It’s 6:15 in the morning when I wake up from the noise of water, splashing against the hull at starboard side. It makes me need the toilet, so I decide to get up.
Carefully I make my way towards the bathroom. But walking is extremely difficult.
WRT rocks like hell (is she getting her own back for New Year’s Eve?), and I need to keep my hand on the wall to avoid bouncing into it.
Back in the kitchen I open the Venetian blinds. It’s still dark(ish) but I can clearly see the huge waves that roll towards us. From the wrong direction for our stove (again…).
There is still some glowing coal in the stove, but opening the bottom vent doesn’t restart the fire. I empty the ash pan, and rake the stove, but it just ‘simmers’.
When Lawrance gets out of bed, he rakes the stove again. It improves… a little.
But things are definitely NOT OK. This time we set off our CO-alarm. Not once, but a couple of times. That, and the horrible smell of the backfiring stove, make me seek shelter on the well deck. There it is cold (with one side of the cratch cover open), but at least I get fresh air. But even with the doors closed, I can still hear my small bell, ringing again. It bangs against the wall, and a quick calculation later today reveals that the amplitude is almost 12 cm.
When we had these backfiring problems during the ‘weather bomb’ (see Weather Bomb) I went on the internet, trying to find out what exactly causes the stove to backfire. Because I think that it is not the strong wind, but something else. Yesterday evening we had a strong wind as well, but from a different direction, and the stove was burning fine. I found an article about air pressure that caught my attention. It was about the situation in a house, so I tried to adapt it to a narrowboat.
In a normal situation there is a difference in air pressure between lower down in the boat and higher up. The line between low and high air pressure is called the neutral pressure plane. In the chimney itself there is also a neutral pressure plane, but that is much higher up.
A strong wind directly towards starboard side will create a area of high pressure outside the boat at starboard side.

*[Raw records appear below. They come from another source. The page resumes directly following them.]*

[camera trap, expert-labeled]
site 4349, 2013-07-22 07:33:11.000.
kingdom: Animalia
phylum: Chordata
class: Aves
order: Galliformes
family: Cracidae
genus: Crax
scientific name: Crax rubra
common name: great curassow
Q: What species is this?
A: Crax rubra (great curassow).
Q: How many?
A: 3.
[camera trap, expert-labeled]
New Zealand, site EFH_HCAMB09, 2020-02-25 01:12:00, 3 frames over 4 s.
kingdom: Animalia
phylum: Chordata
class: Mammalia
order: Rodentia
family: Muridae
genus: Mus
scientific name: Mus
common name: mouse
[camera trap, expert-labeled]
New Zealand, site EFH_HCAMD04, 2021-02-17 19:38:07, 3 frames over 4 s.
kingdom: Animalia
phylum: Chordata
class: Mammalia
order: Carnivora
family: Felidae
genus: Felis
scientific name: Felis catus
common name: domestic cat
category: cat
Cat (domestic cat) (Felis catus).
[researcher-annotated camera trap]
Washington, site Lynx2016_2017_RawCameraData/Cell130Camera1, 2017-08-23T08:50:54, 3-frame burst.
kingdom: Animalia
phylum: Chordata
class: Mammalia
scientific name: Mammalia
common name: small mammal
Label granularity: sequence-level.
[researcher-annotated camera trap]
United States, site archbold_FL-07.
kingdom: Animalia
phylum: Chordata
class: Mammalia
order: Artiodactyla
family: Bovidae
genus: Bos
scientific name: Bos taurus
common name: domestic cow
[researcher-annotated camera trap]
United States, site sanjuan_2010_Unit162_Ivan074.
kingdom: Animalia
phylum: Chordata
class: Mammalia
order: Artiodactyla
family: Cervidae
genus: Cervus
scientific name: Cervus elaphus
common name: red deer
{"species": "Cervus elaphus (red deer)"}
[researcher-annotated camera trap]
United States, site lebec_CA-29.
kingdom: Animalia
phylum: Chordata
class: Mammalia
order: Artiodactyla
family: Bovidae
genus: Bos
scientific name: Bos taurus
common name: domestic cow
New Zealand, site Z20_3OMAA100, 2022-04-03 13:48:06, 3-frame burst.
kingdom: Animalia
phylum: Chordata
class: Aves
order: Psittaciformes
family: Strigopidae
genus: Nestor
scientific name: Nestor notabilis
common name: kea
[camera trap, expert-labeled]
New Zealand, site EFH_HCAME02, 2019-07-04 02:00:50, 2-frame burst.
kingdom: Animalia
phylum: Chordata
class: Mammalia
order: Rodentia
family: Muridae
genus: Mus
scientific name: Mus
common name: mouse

It also tilts the neutral pressure plane, putting the entire stove in the low pressure zone (and the neutral pressure plane of the chimney even outside the chimney).
The only way to balance the pressure around the stove is… via the chimney.
Hence the smoke puffs, coming out of the vents into the saloon.
Yesterday the wind was directly towards the bow. If the neutral pressure plain tilts accordingly, the stove is in the high pressure zone, and work well. Very well, like it did.
I also found out that, with the strong winds (regardless the wind direction), the flames of the hob burn with a different colour. They are more orange in colour, which means: not enough oxygen.
I’m still puzzled. I know, a lot of people advise us to get a higher chimney, or get a cowl. But I don’t think that will solve the problem. We just need to find out the best way to ventilate the boat. Or turn the boat around, which would keep the chimney’s neutral pressure plane IN the chimney.